___ Extract to read ___

L17-3D Vision

HHZZ included in UMich-EECS-498

2025-04-19 334 words 2 minutes

Contents

3D Vision

back to the start 😆

shape prediction and ingest 3D information

5 data representation

depth map
- RGB + Depth image = RGB-D image 2.5D
- raw 3D sensor can easily capture depth information
- another type of depth map is surface normal map, which is a 2D image that represents the surface normal (using a normal vector) at each pixel location
- all the mentioned maps can be learned with Fully Convolutional Networks (FCN) 🤔
Voxel grid
- Occupancies! like a binary matrix/grid, can be learned by a 3D CNN
  - ECCV2016 paper: 3D-R2N2, using a MLP to bridge the gap between 2D and 3D
  - can use 2D CNN to predict 3D occupancy grid, but sacrifices spatial invariant information
- need high resolution to capture fine details
- scaling is nontrivial :(, extremely computationally expensive!

___ Dataset extract ___

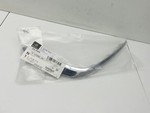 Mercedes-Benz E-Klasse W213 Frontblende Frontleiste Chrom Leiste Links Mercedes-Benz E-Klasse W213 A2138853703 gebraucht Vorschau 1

___

What this exercise asks.
**1)** Using the 3D vision notes, explain in one to three sentences why voxel grids need high resolution and what makes scaling them a problem.
**2)** Carry the 3D vision notes forward from their last line.
The lines have no connection to the 3D vision notes.

Expected results.
**1)** Voxel grids need high resolution to capture fine details. Scaling them up is nontrivial because it becomes extremely computationally expensive.

**2)**
  - Oct tree
  - Nested Shape Layers
point cloud
- can represent 3D objects as a set of less points
- requires new architectures, losses
- need post-processing for other tasks
  - Chamfer distance: $d_{CD}(S_1,S_2)=\sum_{x \in S_1}\min_{y \in S_2}\lVert x-y\rVert_2^2 + \sum_{y \in S_2} \min_{x \in S_1} \lVert x - y \rVert _2^2$
- LiDAR 😆
mesh
- standard 3D object representation
- Explicit representation: vertices, faces, edges
- adaptive: flat? efficient! wanna more details? more faces!
- can attach data on verts and interpolate over the whole surface, like color, normal, texture…
- need to come up with new arch to process meshes with NN
  - ECCV2018 paper: Pixel2Mesh
    - Iterative refinement of a 3D mesh
    - Graph Convolutional Network (GCN) to process mesh 😆
    - Aligned vertex features between 2D and 3D
    - Loss: convert mesh to point cloud, then use Chamfer distance as before
Implicit surface / Signed Distance Function (SDF)
- trying to learn a function to separate the 3D points into different regions
- so that we can learn a implicit representation for the 3D shape

metric learning for 3D data

F1 score: $F_1 = 2 \frac{precision \cdot recall}{precision + recall}$
IoU: $IoU = \frac{TP}{TP + FP + FN}$

camera system

view cooridnate system (VCS)
canonical view volume (CVV)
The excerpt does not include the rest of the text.